● **WRITTEN REQUEST**
Could you restate the passage of the thread between "you can directly" and "Yes, thank you.", inclusive, substituting "workstation" for "machine"?

-- Begin ARTICLE --

I was running it as a docker image
Besides, the docker image version you mentioned above is like one year old. Is it possible for you to use our latest stable docker image? Can you please test merlin-pytorch-training:23.04 image?
I know, but the last time I tried to use a newer docker image with tensorflow I had to update drivers for nvidia graphics card, this update wrecked my cuda installation.
- One additional question, is there a way to load a parquet with nvt without filling GPU? Something that resembles dask_cudf.read_parquete?
One additional question, is there a way to load a parquet with nvt without filling GPU?
you can directly read data from path to NVT.. like that:
dataset= nvt.Dataset(<path to your parquet files>)
workflow.fit_transform(dataset)
...
does that answer your question?
btw, do you have 8 GB machine?
does that answer your question?
Yes, thank you.
btw, do you have 8 GB machine?
Yes, I do.
@Bartoliinii I noticed that you are following examples in the NVT website.. Please use these notebooks instead:
https://github.com/NVIDIA-Merlin/Merlin/tree/main/examples/getting-started-movielens
thanks.
Thank you for the tip. I'm following the instructions in this docker container for TensorFlow:
nvcr.io/nvidia/merlin/merlin-tensorflow:23.02
In the /Merlin/examples/getting-started-movielens/02-ETL-with-NVTabular.ipynb
I get the same error while running 14th cell:
Cell 13:
train_dataset = nvt.Dataset([os.path.join(INPUT_DATA_DIR, "train.parquet")])
valid_dataset = nvt.Dataset([os.path.join(INPUT_DATA_DIR, "valid.parquet")])
Cell 14:
%%time
workflow.fit(train_dataset)
Output:
MemoryError: Parquet data was larger than the available GPU memory!
Is there a way to fit workflow to a dataset without filling GPU memmory?
Is there a way to fit workflow to a dataset without filling GPU memory?
- Please be sure there is no other kernels (nbs) are open, shut them down.

-- End ARTICLE --
-- Begin DATA PROVIDED --

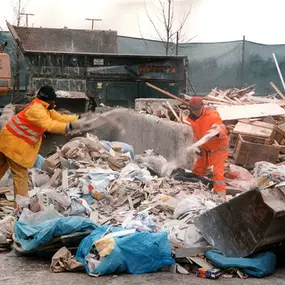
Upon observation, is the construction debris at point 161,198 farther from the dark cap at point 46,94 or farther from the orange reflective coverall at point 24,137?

-- End DATA PROVIDED --

● **EXERCISE RESPONSE**
you can directly read data from path to NVT.. like that:
dataset= nvt.Dataset(<path to your parquet files>)
workflow.fit_transform(dataset)
...
does that answer your question?
btw, do you have 8 GB workstation?
does that answer your question?
Yes, thank you.